Teina Pora gets Privy Council appeal

23:21, Jan 30 2014
Teina Pora
CLAIMS INNOCENCE: Teina Pora has denied being involved in the killing of Susan Burdett since his arrest and conviction for her murder.

Convicted rapist and murderer Teina Pora has been granted leave to appeal his convictions.

The Privy Council has confirmed Pora is to appeal his 1994 conviction for the rape and murder of Susan Burdett in her South Auckland home.

Pora's case will be heard over three days in London later this year, according to the Privy Council decision released yesterday.

Pora's lawyers filed an application for the appeal with the Privy Council in August.

Jonathan Krebs, the lead counsel for Pora's defence team, said Pora was delighted by the news.

"It took a second or two to hit him then he broke out in a big beautiful smile, Krebs said this morning.

Pora was a "a humble, quiet" man, contrary to what some people may think, he said.

"It's just fantastic. It's been a long time coming," Krebs said.

"We have always been hopeful but you start to wonder when it takes so long."

He expected the hearing to be held in October.

Burdett, 39, was found bludgeoned to death in her Papatoetoe home in 1992.

Pora was sentenced to life imprisonment in 1994, and in 2000, after the Court of Appeal ordered a second trial, he was found guilty again.

He has spent 20 years in jail.

Pora's lawyer has maintained there was no direct evidence that linked his client to the scene, and that he was convicted largely because of a false confession.

Concerns have since been raised about the conviction, and the Police Association last year called for a review of the conviction citing "sufficient concern among some senior detectives to warrant an inquiry".


Prime Minister John Key said the Privy Council decision showed the strength of the justice system.

"Somebody who believes there's been a miscarriage of justice can continue to test their rights and this is a very historical case, it's complex."

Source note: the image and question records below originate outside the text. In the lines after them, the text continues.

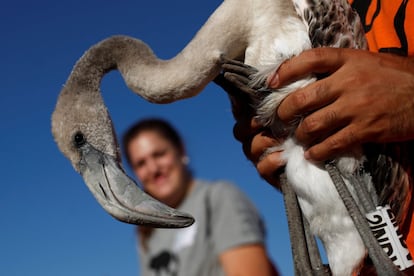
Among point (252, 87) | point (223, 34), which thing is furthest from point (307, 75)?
point (223, 34)

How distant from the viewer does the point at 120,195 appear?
10.1ft

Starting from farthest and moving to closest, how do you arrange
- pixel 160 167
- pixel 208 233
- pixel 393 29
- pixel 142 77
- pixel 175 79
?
pixel 160 167
pixel 208 233
pixel 142 77
pixel 175 79
pixel 393 29

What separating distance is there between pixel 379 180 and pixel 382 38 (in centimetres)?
61

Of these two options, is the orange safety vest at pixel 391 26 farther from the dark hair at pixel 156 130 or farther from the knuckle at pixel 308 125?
the dark hair at pixel 156 130

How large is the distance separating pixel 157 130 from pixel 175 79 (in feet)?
4.99

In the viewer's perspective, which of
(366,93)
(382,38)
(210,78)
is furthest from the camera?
(210,78)

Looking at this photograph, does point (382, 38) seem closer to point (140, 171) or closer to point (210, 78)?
point (210, 78)

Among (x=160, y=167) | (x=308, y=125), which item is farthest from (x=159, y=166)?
(x=308, y=125)

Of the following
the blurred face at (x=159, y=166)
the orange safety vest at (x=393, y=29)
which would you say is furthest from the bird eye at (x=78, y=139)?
the orange safety vest at (x=393, y=29)

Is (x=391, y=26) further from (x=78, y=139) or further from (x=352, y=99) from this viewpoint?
(x=78, y=139)

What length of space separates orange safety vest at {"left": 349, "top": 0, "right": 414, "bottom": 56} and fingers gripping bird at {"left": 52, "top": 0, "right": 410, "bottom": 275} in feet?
0.29

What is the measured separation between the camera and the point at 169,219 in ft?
9.30

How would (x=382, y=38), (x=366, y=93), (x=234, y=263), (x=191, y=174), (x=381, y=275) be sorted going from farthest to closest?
(x=191, y=174)
(x=234, y=263)
(x=382, y=38)
(x=381, y=275)
(x=366, y=93)

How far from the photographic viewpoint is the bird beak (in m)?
2.86
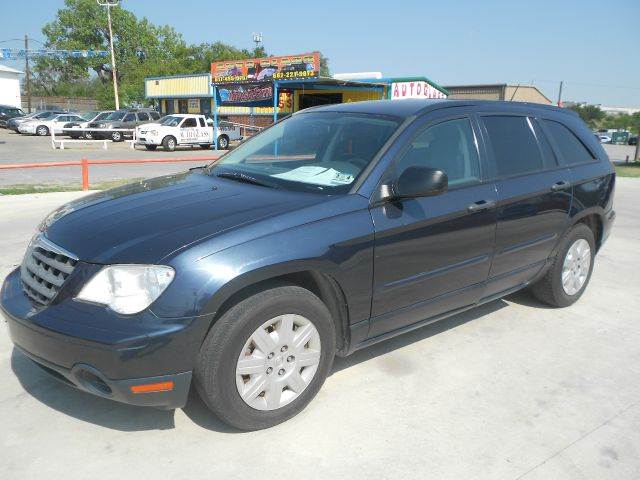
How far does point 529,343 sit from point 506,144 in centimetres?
151

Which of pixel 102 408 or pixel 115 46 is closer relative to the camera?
pixel 102 408

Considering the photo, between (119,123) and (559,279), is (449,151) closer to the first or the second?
(559,279)

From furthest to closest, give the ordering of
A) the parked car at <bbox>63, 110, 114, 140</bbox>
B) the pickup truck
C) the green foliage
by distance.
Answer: the green foliage → the parked car at <bbox>63, 110, 114, 140</bbox> → the pickup truck

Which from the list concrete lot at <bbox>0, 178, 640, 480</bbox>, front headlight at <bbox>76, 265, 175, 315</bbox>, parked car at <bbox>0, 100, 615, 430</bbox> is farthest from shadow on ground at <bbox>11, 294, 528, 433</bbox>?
front headlight at <bbox>76, 265, 175, 315</bbox>

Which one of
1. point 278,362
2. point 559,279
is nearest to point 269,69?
point 559,279

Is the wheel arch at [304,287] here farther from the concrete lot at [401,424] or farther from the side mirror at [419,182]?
the side mirror at [419,182]

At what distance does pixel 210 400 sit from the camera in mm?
2660

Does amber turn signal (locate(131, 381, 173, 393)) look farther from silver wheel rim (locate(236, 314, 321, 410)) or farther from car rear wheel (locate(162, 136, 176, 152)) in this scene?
car rear wheel (locate(162, 136, 176, 152))

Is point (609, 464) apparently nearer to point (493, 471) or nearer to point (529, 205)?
point (493, 471)

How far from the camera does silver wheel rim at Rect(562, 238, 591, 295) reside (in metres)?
4.70

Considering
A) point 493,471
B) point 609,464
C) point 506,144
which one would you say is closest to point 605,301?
point 506,144

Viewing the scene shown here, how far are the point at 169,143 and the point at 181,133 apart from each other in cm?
85

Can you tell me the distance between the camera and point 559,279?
466 cm

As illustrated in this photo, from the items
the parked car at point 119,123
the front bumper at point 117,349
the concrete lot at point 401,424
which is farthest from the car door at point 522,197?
the parked car at point 119,123
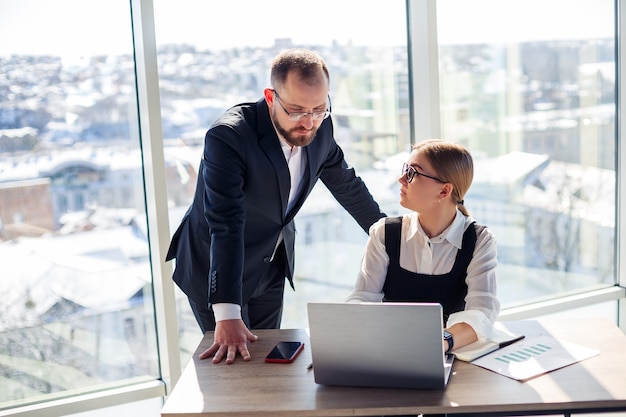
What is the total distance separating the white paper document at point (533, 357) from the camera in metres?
1.86

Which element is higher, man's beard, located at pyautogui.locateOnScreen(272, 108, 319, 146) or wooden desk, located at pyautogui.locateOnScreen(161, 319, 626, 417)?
man's beard, located at pyautogui.locateOnScreen(272, 108, 319, 146)

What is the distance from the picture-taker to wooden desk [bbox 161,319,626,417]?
5.58 ft

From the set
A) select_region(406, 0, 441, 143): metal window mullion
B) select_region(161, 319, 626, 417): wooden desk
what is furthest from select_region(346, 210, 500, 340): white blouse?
select_region(406, 0, 441, 143): metal window mullion

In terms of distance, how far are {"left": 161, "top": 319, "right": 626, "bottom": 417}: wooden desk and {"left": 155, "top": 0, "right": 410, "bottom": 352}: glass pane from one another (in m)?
1.37

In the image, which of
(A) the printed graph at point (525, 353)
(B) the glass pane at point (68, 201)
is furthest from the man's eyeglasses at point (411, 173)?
(B) the glass pane at point (68, 201)

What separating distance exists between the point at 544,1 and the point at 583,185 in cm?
96

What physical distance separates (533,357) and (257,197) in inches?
38.6

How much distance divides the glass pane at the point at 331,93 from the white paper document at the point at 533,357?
5.03 feet

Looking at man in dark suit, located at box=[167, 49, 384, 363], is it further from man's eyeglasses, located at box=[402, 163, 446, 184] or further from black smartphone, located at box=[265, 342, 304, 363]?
man's eyeglasses, located at box=[402, 163, 446, 184]

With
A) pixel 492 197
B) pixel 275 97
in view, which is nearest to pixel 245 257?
pixel 275 97

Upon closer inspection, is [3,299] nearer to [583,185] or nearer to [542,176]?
[542,176]

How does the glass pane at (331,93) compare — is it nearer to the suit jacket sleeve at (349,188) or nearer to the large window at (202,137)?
the large window at (202,137)

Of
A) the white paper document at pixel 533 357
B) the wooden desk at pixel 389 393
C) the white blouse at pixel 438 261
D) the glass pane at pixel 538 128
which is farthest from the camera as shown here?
the glass pane at pixel 538 128

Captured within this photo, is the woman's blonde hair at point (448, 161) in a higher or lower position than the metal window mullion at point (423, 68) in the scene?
lower
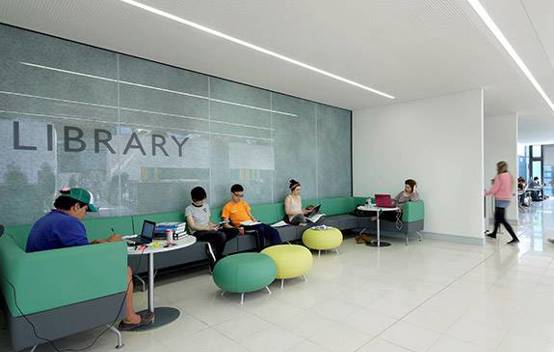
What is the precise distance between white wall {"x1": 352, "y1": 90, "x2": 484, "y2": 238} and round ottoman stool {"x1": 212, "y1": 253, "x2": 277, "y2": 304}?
15.4 feet

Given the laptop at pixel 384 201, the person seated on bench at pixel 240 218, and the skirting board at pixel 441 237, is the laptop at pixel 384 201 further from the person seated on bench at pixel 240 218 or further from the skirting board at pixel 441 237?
the person seated on bench at pixel 240 218

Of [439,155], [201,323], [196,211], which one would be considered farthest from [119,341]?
[439,155]

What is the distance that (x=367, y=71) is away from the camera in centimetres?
521

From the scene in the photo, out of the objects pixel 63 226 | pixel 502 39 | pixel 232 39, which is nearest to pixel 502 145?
pixel 502 39

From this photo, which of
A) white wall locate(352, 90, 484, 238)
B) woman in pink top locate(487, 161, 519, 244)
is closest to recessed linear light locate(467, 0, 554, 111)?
white wall locate(352, 90, 484, 238)

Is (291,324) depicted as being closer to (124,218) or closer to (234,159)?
(124,218)

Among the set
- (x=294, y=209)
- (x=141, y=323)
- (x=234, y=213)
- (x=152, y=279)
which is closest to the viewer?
(x=141, y=323)

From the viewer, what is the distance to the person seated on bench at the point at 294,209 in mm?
5891

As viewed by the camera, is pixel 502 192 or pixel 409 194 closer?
pixel 502 192

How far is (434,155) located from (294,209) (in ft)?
11.0

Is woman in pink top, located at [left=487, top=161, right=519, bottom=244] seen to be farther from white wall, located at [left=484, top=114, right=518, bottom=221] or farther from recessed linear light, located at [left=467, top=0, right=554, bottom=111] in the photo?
white wall, located at [left=484, top=114, right=518, bottom=221]

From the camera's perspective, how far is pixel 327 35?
3875 millimetres

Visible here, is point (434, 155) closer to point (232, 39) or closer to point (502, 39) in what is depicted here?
point (502, 39)

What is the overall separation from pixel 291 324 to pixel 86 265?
184 cm
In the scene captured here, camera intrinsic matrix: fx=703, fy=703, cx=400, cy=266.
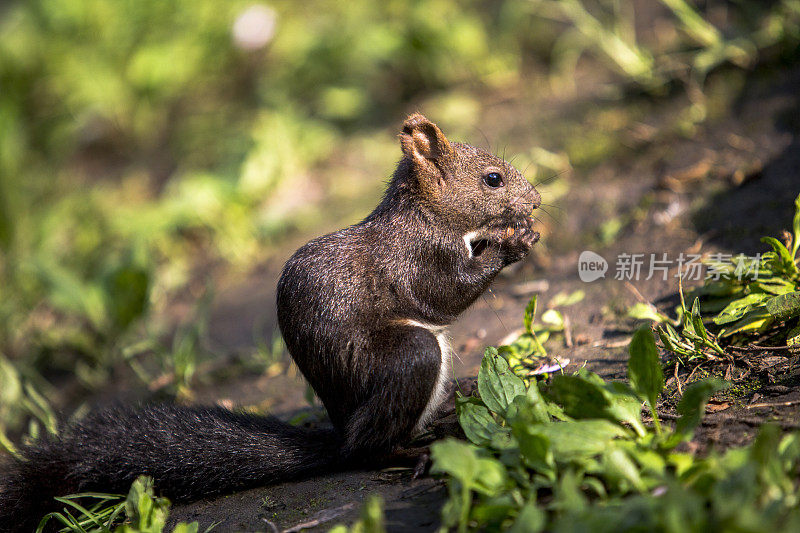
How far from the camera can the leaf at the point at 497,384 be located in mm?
2576

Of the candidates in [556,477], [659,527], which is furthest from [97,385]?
[659,527]

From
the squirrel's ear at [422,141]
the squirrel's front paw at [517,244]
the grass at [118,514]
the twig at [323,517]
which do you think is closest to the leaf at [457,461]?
the twig at [323,517]

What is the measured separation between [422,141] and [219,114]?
5518mm

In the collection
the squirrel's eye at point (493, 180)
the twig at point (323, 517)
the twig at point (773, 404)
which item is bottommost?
the twig at point (323, 517)

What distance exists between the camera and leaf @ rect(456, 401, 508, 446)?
8.16ft

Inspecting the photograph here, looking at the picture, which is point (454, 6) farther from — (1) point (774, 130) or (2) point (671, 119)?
(1) point (774, 130)

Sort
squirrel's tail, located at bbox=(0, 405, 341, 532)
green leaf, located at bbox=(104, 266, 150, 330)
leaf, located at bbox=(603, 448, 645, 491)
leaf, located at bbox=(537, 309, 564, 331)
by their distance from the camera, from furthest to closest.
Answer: green leaf, located at bbox=(104, 266, 150, 330), leaf, located at bbox=(537, 309, 564, 331), squirrel's tail, located at bbox=(0, 405, 341, 532), leaf, located at bbox=(603, 448, 645, 491)

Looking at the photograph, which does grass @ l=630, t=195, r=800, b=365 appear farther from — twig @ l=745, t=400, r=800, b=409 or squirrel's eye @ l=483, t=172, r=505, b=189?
squirrel's eye @ l=483, t=172, r=505, b=189

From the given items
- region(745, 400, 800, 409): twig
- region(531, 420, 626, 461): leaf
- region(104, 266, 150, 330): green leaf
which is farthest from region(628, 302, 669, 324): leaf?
region(104, 266, 150, 330): green leaf

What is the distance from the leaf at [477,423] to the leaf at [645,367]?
0.49 metres

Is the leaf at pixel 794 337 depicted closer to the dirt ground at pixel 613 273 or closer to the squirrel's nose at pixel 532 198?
the dirt ground at pixel 613 273

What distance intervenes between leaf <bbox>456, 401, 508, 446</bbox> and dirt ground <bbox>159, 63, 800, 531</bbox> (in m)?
0.24

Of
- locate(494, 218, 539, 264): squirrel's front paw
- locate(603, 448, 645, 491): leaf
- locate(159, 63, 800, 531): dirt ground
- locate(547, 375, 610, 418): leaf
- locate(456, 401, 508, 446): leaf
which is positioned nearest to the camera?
locate(603, 448, 645, 491): leaf

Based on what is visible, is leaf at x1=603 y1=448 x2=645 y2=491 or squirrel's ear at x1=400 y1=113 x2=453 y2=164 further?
squirrel's ear at x1=400 y1=113 x2=453 y2=164
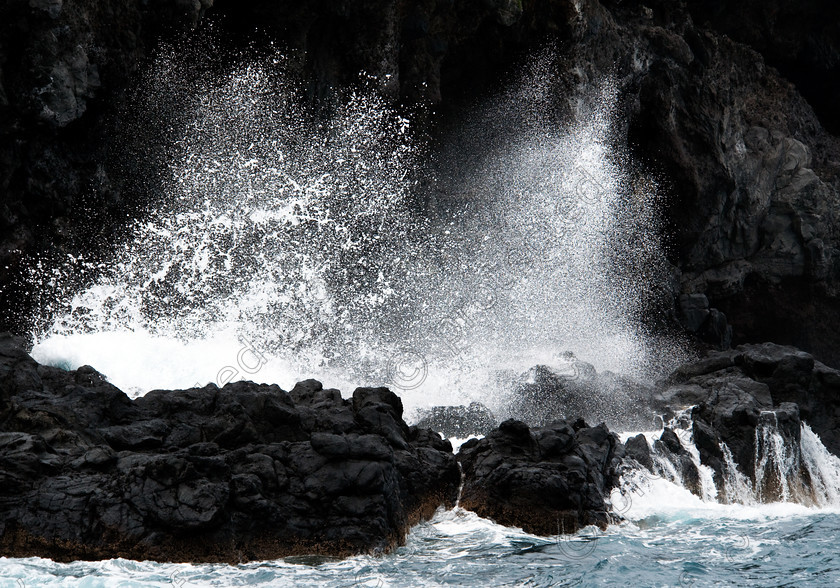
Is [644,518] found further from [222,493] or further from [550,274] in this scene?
[550,274]

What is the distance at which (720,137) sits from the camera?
93.1 ft

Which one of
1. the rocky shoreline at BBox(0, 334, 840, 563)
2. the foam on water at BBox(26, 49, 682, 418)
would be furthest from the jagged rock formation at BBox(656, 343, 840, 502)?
the foam on water at BBox(26, 49, 682, 418)

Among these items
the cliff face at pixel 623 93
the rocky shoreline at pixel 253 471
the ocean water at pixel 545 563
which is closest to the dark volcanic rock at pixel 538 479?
the rocky shoreline at pixel 253 471

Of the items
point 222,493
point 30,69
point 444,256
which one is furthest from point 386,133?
point 222,493

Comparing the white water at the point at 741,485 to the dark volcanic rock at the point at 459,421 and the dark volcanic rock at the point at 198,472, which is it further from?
the dark volcanic rock at the point at 198,472

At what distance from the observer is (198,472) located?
9.85 metres

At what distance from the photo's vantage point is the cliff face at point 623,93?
54.7 ft

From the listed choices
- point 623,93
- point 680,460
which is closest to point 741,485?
point 680,460

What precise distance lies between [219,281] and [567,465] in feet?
35.0

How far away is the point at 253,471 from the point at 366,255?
13.2 meters

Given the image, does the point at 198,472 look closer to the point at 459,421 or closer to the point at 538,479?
the point at 538,479

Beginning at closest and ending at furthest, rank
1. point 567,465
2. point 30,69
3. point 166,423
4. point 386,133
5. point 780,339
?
point 166,423, point 567,465, point 30,69, point 386,133, point 780,339

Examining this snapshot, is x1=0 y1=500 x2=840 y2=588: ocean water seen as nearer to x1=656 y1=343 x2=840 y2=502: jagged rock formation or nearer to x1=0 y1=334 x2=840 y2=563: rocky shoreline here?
x1=0 y1=334 x2=840 y2=563: rocky shoreline

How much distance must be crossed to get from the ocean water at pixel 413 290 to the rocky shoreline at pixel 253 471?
299 millimetres
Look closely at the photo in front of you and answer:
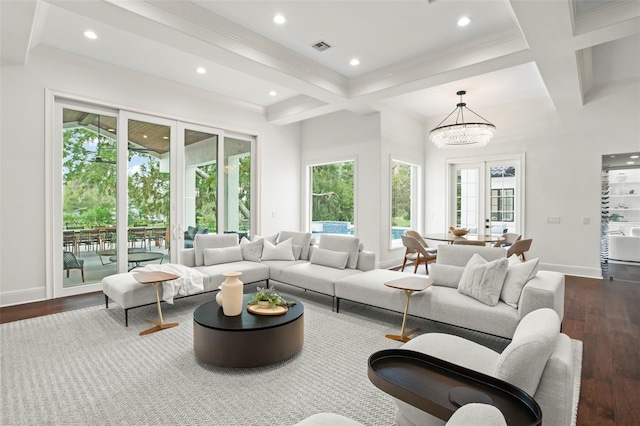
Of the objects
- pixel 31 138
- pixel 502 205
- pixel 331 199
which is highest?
pixel 31 138

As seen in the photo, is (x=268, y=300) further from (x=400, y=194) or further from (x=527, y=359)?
(x=400, y=194)

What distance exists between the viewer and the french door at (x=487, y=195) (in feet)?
21.9

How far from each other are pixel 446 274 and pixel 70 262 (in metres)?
4.98

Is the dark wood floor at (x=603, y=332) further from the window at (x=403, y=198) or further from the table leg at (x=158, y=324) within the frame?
the window at (x=403, y=198)

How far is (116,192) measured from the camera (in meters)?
5.04

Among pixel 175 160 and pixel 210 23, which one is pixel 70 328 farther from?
pixel 210 23

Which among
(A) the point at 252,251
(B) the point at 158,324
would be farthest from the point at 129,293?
(A) the point at 252,251

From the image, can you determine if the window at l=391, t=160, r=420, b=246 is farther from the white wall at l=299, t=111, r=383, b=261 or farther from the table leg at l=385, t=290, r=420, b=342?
the table leg at l=385, t=290, r=420, b=342

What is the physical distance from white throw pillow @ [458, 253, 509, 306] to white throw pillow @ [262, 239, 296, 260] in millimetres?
2695

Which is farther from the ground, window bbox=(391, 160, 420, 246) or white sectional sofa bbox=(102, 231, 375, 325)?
window bbox=(391, 160, 420, 246)

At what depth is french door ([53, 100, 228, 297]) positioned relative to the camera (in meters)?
4.60

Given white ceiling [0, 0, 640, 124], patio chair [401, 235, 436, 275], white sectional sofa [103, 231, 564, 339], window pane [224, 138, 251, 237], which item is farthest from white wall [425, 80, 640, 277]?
window pane [224, 138, 251, 237]

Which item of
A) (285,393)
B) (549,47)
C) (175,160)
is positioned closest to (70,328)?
(285,393)

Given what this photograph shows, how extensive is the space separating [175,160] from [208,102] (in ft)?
4.18
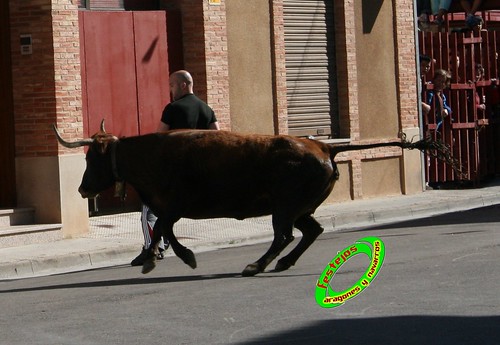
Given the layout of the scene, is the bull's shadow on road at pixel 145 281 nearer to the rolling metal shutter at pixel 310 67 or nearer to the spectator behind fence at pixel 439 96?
the rolling metal shutter at pixel 310 67

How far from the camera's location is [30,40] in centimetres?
1755

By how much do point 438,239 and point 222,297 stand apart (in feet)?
14.9

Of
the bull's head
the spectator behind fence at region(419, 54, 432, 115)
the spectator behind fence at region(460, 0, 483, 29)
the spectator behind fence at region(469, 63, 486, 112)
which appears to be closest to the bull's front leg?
the bull's head

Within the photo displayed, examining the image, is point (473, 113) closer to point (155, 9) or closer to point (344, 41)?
point (344, 41)

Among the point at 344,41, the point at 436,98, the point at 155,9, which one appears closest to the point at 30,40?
the point at 155,9

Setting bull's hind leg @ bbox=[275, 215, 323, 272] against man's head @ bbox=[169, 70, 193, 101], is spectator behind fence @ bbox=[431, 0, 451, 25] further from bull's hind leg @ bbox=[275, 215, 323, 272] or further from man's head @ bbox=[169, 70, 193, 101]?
bull's hind leg @ bbox=[275, 215, 323, 272]

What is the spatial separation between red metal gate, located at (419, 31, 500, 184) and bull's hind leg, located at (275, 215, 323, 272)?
1089 centimetres

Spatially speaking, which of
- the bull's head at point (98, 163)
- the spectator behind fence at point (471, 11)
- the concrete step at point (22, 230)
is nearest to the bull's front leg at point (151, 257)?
the bull's head at point (98, 163)

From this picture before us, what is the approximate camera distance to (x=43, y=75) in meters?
17.6

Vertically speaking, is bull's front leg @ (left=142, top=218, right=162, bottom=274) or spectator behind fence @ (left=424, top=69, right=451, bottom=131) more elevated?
spectator behind fence @ (left=424, top=69, right=451, bottom=131)

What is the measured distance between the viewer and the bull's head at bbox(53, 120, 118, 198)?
42.3 ft

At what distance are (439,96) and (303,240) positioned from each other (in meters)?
11.4

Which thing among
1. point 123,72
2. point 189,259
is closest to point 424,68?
point 123,72

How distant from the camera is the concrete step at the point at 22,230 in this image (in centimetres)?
1666
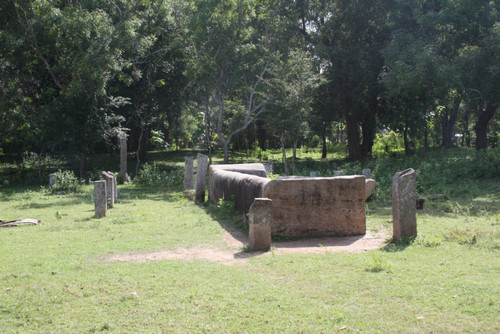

Key said some "interesting things" had been raised.

"But all I can say is everybody has the right to continue to test whether they are innocent or guilty.

"If they believe they are innocent they can put up a genuine case which is certainly the situation here where the Privy Council has given leave for Teina Pora to take his case back, and let's see what the Privy Council says."

Justice Minister Judith Collins said the decision showed the justice system was working.

"What it shows is the matter is still before the courts and the system actually works very well," she said.

"The decision from the Privy Council is simply that Mr Pora has been granted leave to appeal and so we now will go through the process and see what the decision is from that."

She said she could "not possibly" comment on why the Privy Council made its decision.

"I think it suggests that the Privy Council has found enough for them to be interested in looking further and that's quite a right thing to do if that's what they decide."

Pora did have an application in with the minister to consider granting a pardon.

A spokeperson from Collins' office said that application had been placed on hold at the request of Pora's lawyers, while they pursued a Privy Council hearing.

Maori Party co-leader Te Ururoa Flavell said the Privy Council decision was "good news" for Pora.

"We are so happy for Teina," he said.

"It's been over 20 years since he was convicted of the rape and murder of Susan Burdett, and with all the question marks over the original handling of the investigation it's a huge relief that he will have his case heard again.

"There has been significant doubt cast over the actions of police in their original investigation, so much so, that last year the Maori Party called on every possible avenue available to seek justice for this young man, including looking at the option of a royal prerogative of mercy."

Flavell said the party still wanted to see an investigation into the handling of the case.


Pora will be one of the last New Zealand cases eligible to appeal to the judicial committee of the Privy Council.

The Supreme Court came into being on January 1, 2004 as New Zealand abolished the right of appeal to the London-based Privy Council.

Certain appeals can continue to be determined by the Privy Council, if the New Zealand court decision was made before December 31, 2003.